Source code for recommenders.models.deeprec.io.sequential_iterator

# Copyright (c) Recommenders contributors.
# Licensed under the MIT License.

import tensorflow as tf
import numpy as np
import random

from recommenders.models.deeprec.io.iterator import BaseIterator
from recommenders.models.deeprec.deeprec_utils import load_dict


__all__ = ["SequentialIterator"]


[docs]class SequentialIterator(BaseIterator):
[docs]    def __init__(self, hparams, graph, col_spliter="\t"):
        """Initialize an iterator. Create necessary placeholders for the model.

        Args:
            hparams (object): Global hyper-parameters. Some key settings such as #_feature and #_field are there.
            graph (object): The running graph.

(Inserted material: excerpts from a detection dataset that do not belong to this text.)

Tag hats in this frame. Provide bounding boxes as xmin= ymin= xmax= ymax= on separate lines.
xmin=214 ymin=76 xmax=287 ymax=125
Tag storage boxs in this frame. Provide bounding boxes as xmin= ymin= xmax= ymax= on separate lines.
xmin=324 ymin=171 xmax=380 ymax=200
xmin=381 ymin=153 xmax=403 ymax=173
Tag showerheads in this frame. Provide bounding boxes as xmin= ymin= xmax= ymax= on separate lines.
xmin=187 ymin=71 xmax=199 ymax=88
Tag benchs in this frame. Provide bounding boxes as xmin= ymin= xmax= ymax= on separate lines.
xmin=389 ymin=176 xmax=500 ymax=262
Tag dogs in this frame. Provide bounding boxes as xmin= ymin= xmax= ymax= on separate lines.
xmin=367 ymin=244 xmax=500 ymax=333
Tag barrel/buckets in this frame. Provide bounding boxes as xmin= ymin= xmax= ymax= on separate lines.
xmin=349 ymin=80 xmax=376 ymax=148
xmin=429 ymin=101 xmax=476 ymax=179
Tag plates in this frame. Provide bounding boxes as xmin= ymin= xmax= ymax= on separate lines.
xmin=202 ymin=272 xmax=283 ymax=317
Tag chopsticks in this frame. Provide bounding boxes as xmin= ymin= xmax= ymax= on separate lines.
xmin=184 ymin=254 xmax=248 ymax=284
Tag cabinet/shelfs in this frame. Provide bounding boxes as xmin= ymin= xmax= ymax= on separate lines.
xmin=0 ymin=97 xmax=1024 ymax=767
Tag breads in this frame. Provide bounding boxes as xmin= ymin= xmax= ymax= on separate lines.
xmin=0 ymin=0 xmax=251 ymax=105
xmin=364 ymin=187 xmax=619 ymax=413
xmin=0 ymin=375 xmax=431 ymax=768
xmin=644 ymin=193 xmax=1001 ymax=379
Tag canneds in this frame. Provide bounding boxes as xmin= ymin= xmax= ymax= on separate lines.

All created placeholder will be added to this graph.
            col_spliter (str): Column splitter in one line.
        """
        self.col_spliter = col_spliter
        user_vocab, item_vocab, cate_vocab = (
            hparams.user_vocab,
            hparams.item_vocab,
            hparams.cate_vocab,
        )
        self.userdict, self.itemdict, self.catedict = (
            load_dict(user_vocab),
            load_dict(item_vocab),
            load_dict(cate_vocab),
        )

        self.max_seq_length = hparams.max_seq_length
        self.batch_size = hparams.batch_size
        self.iter_data = dict()

        self.graph = graph
        with self.graph.as_default():
            self.labels = tf.compat.v1.placeholder(tf.float32, [None, 1], name="label")
            self.users = tf.compat.v1.placeholder(tf.int32, [None], name="users")
            self.items = tf.compat.v1.placeholder(tf.int32, [None], name="items")
            self.cates = tf.compat.v1.placeholder(tf.int32, [None], name="cates")
            self.item_history = tf.compat.v1.placeholder(
                tf.int32, [None, self.max_seq_length], name="item_history"
            )
            self.item_cate_history = tf.compat.v1.placeholder(
                tf.int32, [None, self.max_seq_length], name="item_cate_history"
            )
            self.mask = tf.compat.v1.placeholder(
                tf.int32, [None, self.max_seq_length], name="mask"
            )
            self.time = tf.compat.v1.placeholder(tf.float32, [None], name="time")
            self.time_diff = tf.compat.v1.placeholder(
                tf.float32, [None, self.max_seq_length], name="time_diff"
            )
            self.time_from_first_action = tf.compat.v1.placeholder(
                tf.float32, [None, self.max_seq_length], name="time_from_first_action"
            )
            self.time_to_now = tf.compat.v1.placeholder(
                tf.float32, [None, self.max_seq_length], name="time_to_now"
            )

[docs]    def parse_file(self, input_file):
        """Parse the file to A list ready to be used for downstream tasks.

        Args:
            input_file: One of train, valid or test file which has never been parsed.

        Returns:
            list: A list with parsing result.
        """
        with open(input_file, "r") as f:
            lines = f.readlines()
        res = []
        for line in lines:
            if not line:
                continue
            res.append(self.parser_one_line(line))
        return res

[docs]    def parser_one_line(self, line):
        """Parse one string line into feature values.

        Args:
            line (str): a string indicating one instance.
                This string contains tab-separated values including:
                label, user_hash, item_hash, item_cate, operation_time, item_history_sequence,
                item_cate_history_sequence, and time_history_sequence.

        Returns:
            list: Parsed results including `label`, `user_id`, `item_id`, `item_cate`, `item_history_sequence`, `cate_history_sequence`,
            `current_time`, `time_diff`, `time_from_first_action`, `time_to_now`.

        """
        words = line.strip().split(self.col_spliter)
        label = int(words[0])
        user_id = self.userdict[words[1]] if words[1] in self.userdict else 0
        item_id = self.itemdict[words[2]] if words[2] in self.itemdict else 0
        item_cate = self.catedict[words[3]] if words[3] in self.catedict else 0
        current_time = float(words[4])

        item_history_sequence = []
        cate_history_sequence = []
        time_history_sequence = []

        item_history_words = words[5].strip().split(",")
        for item in item_history_words:
            item_history_sequence.append(
                self.itemdict[item] if item in self.itemdict else 0
            )

        cate_history_words = words[6].strip().split(",")
        for cate in cate_history_words:
            cate_history_sequence.append(
                self.catedict[cate] if cate in self.catedict else 0
            )

        time_history_words = words[7].strip().split(",")
        time_history_sequence = [float(i) for i in time_history_words]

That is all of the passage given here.